What are long-term liabilities?
These liabilities represent the portion of a company’s total liabilities that is not due for payment in the short term. Long-term liabilities play a key role in a company’s capital structure and financial stability.
Types of long-term liabilities:
- Long-term debt: Such as bonds and loans with maturities extending beyond one year.
- Deferred tax liabilities: Future tax obligations that will be paid over an extended period.
- Lease obligations: Long-term commitments arising from lease agreements.
- Pension liabilities: Commitments related to employee pension plans.
- Long-term provisions: Reserves set aside for expected future expenses.
Long-term liabilities, along with equity and short-term liabilities, contribute to a company’s capital structure. The composition of a company’s capital structure influences its financial risk, cost of capital, and overall financial health.
Long-term liabilities are disclosed in a company’s financial statements, specifically in the balance sheet under the liabilities section. They are categorised separately from short-term liabilities to provide a clear picture of a company’s financial obligations over different time horizons.

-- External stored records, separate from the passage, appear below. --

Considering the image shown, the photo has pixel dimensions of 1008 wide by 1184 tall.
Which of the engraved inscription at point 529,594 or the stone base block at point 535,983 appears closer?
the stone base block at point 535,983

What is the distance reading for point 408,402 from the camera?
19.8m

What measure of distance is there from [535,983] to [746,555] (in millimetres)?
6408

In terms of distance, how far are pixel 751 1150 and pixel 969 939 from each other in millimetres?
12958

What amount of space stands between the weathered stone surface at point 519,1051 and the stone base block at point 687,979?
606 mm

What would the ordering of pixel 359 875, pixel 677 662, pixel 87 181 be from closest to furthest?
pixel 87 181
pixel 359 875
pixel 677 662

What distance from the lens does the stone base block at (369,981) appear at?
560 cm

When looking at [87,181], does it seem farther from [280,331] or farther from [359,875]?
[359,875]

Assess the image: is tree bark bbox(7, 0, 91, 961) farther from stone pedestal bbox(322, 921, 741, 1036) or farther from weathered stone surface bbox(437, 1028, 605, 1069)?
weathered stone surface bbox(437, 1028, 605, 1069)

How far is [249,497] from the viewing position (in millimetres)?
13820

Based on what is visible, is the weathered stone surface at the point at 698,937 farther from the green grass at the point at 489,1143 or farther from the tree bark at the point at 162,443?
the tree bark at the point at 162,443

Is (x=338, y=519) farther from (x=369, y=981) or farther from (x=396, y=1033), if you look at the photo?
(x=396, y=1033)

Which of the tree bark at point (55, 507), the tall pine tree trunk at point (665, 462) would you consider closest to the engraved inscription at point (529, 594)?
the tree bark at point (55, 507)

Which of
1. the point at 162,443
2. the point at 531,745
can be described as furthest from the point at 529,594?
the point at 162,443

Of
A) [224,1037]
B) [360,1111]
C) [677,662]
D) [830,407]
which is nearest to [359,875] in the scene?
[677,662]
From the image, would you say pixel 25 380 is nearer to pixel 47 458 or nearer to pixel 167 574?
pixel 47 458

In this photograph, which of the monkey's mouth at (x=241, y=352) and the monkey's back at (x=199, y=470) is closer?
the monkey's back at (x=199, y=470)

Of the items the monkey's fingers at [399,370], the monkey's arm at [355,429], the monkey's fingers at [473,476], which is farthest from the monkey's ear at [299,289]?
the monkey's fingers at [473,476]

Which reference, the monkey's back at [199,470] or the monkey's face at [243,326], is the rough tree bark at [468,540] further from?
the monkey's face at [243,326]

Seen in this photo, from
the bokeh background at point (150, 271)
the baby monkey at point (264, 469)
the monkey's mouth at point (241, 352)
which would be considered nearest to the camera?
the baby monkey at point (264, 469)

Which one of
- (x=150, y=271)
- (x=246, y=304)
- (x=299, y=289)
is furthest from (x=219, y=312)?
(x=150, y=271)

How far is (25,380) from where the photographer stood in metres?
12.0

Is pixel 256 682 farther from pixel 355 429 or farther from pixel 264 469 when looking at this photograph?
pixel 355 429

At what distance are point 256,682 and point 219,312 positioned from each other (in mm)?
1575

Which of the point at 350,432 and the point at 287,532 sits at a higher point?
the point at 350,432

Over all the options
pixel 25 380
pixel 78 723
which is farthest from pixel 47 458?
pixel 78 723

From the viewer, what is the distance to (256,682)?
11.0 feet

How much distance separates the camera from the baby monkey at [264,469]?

Investors and analysts closely examine a company’s long-term liabilities when conducting financial analysis. The composition, terms, and conditions of long-term liabilities provide insights into a company’s financial strategy, risk tolerance, and future financial obligations.
Example of a long-term liability
ABC Company decides to expand its operations and constructs a new manufacturing facility. To finance the construction, ABC Company issues bonds with a maturity period of 10 years. The bonds have a face value of £1 million and carry an annual interest rate of 5%.
As a result of issuing these bonds, ABC Company incurs a long-term liability. The face value of the bonds, £1 million, represents the principal amount that ABC Company must repay to bondholders at the maturity date, which is 10 years from the issuance date.
Additionally, ABC Company is obligated to make periodic interest payments to bondholders throughout the term of the bonds. These interest payments, based on the 5% annual interest rate, represent the cost of borrowing for ABC Company and are considered part of the long-term liability.